Atravesaron sin incidentes varias provincias, hasta llegar a la altura de la gran ciudad de Khemenu,[24] la ciudad de Tot y de la Ogdoada.

Sekari sintió que Isis estaba nerviosa.

—¿Debemos hacer escala aquí?

—En principio, no. Nuestra próxima etapa es el santuario de la diosa guepardo Pajet. Pero presiento un peligro.

Por encima de sus cabezas revoloteaba un extraño halcón. Desprovisto de la majestad del animal de Horas, parecía cubierto de sangre y se entregaba a desordenados movimientos. En lugar de garras, tenía unas enormes zarpas.

Isis palideció.

—¡El halcón-hombre procedente del caldero del infierno! Un aparecido que lacera a sus enemigos, destruye sus bienes y su descendencia.

—Una criatura del Anunciador —dijo Sekari, lanzando un bastón arrojadizo.

La rapaz lo evitó. Furiosa, lanzó gritos que ningún oído humano había oído aún. La presencia de las orejas de Osiris impidió a la tripulación volverse loca de terror.

—¡A proa —aulló el capitán—, una isla en llamas!

Cruzando el Nilo, formaba un obstáculo infranqueable.
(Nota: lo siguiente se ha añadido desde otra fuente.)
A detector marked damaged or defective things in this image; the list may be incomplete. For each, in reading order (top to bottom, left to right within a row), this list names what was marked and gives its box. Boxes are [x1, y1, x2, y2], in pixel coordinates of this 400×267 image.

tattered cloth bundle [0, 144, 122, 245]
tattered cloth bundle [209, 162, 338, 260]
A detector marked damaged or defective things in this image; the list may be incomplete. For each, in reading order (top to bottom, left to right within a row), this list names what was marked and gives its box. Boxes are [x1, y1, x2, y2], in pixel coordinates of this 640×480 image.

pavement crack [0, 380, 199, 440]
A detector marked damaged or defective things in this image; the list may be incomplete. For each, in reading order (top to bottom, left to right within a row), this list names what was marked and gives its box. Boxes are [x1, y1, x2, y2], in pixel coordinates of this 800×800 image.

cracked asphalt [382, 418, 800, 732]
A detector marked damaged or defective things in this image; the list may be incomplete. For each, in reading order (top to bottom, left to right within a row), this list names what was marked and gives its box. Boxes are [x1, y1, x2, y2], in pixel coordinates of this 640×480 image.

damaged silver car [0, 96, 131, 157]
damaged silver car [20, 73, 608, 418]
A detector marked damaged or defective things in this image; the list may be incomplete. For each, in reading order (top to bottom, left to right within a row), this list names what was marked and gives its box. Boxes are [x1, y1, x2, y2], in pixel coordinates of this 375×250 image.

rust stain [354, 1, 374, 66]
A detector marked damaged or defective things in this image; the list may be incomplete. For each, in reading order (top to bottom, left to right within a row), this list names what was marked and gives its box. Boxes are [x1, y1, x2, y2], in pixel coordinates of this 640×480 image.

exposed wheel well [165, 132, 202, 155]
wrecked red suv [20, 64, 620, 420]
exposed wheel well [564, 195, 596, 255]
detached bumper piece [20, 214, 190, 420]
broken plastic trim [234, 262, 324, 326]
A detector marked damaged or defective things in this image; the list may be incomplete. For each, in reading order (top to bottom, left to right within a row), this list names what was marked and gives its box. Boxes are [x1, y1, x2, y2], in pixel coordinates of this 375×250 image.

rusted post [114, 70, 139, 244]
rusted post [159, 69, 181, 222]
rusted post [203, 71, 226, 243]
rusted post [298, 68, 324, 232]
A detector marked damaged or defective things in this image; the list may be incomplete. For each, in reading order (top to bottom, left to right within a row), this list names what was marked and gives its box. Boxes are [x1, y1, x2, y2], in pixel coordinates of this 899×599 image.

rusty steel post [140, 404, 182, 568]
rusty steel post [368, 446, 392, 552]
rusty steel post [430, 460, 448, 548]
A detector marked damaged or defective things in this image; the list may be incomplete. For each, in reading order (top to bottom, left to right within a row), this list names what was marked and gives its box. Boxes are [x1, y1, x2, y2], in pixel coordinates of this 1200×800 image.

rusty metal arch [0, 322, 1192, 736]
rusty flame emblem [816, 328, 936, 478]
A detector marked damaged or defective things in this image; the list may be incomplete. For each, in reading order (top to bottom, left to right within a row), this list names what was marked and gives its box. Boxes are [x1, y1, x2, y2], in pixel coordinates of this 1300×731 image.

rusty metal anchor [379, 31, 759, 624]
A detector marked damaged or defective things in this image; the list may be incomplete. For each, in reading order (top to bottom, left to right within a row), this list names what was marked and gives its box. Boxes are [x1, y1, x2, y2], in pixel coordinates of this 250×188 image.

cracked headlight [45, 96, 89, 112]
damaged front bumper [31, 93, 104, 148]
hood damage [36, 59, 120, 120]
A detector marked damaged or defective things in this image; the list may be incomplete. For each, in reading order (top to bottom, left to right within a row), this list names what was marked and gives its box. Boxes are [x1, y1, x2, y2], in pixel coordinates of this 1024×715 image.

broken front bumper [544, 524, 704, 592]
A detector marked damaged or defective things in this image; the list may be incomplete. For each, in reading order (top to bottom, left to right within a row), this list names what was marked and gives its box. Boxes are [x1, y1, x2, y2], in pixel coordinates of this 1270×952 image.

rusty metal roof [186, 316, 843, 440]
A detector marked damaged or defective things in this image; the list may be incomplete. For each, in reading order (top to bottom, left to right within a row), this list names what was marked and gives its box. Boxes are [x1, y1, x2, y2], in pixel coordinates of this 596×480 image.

—El nido del halcón-hombre —estimó la viuda—. Recordemos las palabras del rey durante el ritual de las cosechas: «Osiris ha venido de la isla de la llama para encarnarse en los cereales.» El Anunciador, apoderándose del fuego, pervirtiendo la naturaleza del halcón, intenta hacer que Egipto se vuelva estéril e imprimirle el sello de la muerte. ¡Combatámoslo!

Pese a su determinación, los arqueros de Sarenput no dejaban de temblar.

—Empuñad los remos —ordenó Isis.

—El río hierve —advirtió el capitán—. No tenemos la menor posibilidad de pasar.

—Gracias al cetro «Magia», el fuego no abrasará nuestros remos y el agua no los mojará.

Sekari dio el ejemplo, los demás lo imitaron.

En la isla se agitaban unas formas torturadas. Intentando encarnarse al alimentarse del brasero, se resquebrajaban, caían hechas pedazos, volvían a formarse de un modo anárquico y lanzaban gritos de odio.

Sólo Isis, Viento del Norte y Sanguíneo osaban contemplar las convulsiones de isefet. Puesto que vivían plenamente la armonía de su ser, el asno y el perro no temían al enemigo de Maat.

Desplegando todas sus fuerzas, los marinos esperaban escapar de aquella pesadilla. De hecho, sus remos permanecían intactos.

—Acostemos —ordenó Isis.

El capitán creyó haber oído mal.

—¿Queréis decir… que nos dirijamos a la ribera y abandonemos el navío?

—No, acostemos en la isla.

—¡Moriremos!

La superiora de Abydos cogió un arco y disparó una flecha hacia lo alto de la llama mayor, donde se ocultaba el halcón-hombre.

El monstruo, atravesado, estalló en una explosión de chispas que emanaron un olor pútrido.

—Acostemos —repitió Isis.

La intensidad de las llamas disminuía, pues se devoraban entre sí; los adversarios de la luz se desgarraban mutuamente.

Cuando Isis puso el pie en un lecho de brasas sin quemarse, una ráfaga tempestuosa apagó el incendio y dispersó el humo.

Sanguíneo dio un brinco y devoró a un espectro que se había retrasado. Con las orejas erguidas, la nariz al viento y aire tranquilo, el asno desembarcó a su vez.

Los marinos blandieron sus remos y aclamaron a Isis. Siguiendo a Sekari, pusieron sus pies en el suelo de la isla.

El agente secreto felicitó a su hermana.

—Lo que acabas de hacer no lo habría logrado ningún hombre.

—El fuego de esta isla no pertenecía al Anunciador. Devuelvo la llama a Ra y el agua a Osiris. Llenemos nuestro ser de magia, transformemos ese dominio de isefet en tierra de los vivos.

Por primera vez desde que se había enterado del asesinato de Iker, Sekari creyó en la posibilidad de un inverosímil éxito de Isis.